Comet assay – Stomach

As a parameter for cytotoxicity the dead cell index (dead cells (apoptotic/necrotic cells) per 1500 nuclei per animal) was determined in the Comet assay and did not show any increased cytotoxic effects in the stomach cells in comparison to the vehicle control.

For the analysis of the single DNA strand breaks 150 cells per animal (3 slides prepared for each animal, 50 cells evaluated per slide) were evaluated. The relevant parameter for DNA damage is the percentage of DNA in the Comet tail measured as intensity relative to the intensity of the nucleus (% Tail intensity).

The Comet assay on cells of the stomach revealed distinct and statistically significant increases in DNA damage at any of the tested dose levels compared to the corresponding vehicle controls on the evaluated parameter (% Tail intensity). However, all obtained test item group values were clearly in the range of the historical vehicle control group and no dose-dependency could be observed.

For both tissues, the vehicle controls were in the range to ensure a valid performance of the study.

The reference mutagen [MMS, 25 mg/kg b.w. oral] showed a distinct and statistically significant increase of DNA damage as detected by % Tail intensity analysis.

 

In conclusion, it can be stated that under the experimental conditions reported, 4-(Methacryloyloxy)benzophenone, up to the maximum dose level tested, did not induce micronuclei as determined by the micronucleus test with bone marrow cells.
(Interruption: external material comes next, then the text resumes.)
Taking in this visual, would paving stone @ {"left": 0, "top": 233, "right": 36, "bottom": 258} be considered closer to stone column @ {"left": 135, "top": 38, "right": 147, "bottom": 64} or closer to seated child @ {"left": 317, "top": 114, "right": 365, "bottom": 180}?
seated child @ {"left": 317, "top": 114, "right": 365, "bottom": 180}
Therefore, 4-(Methacryloyloxy)benzophenone is considered to be nongenotoxic in the micronucleus part of this study.

Statistically significant increases in primary DNA damage in the liver and stomach as determined by the comet assay were observed, but the values were in the range of the historical vehicle controls. In case of the liver a dose-dependent increase was found. With regard to the results described, the Comet vivo part of this study with the test item 4-(Methacryloyloxy)benzophenone is considered to be inconclusive.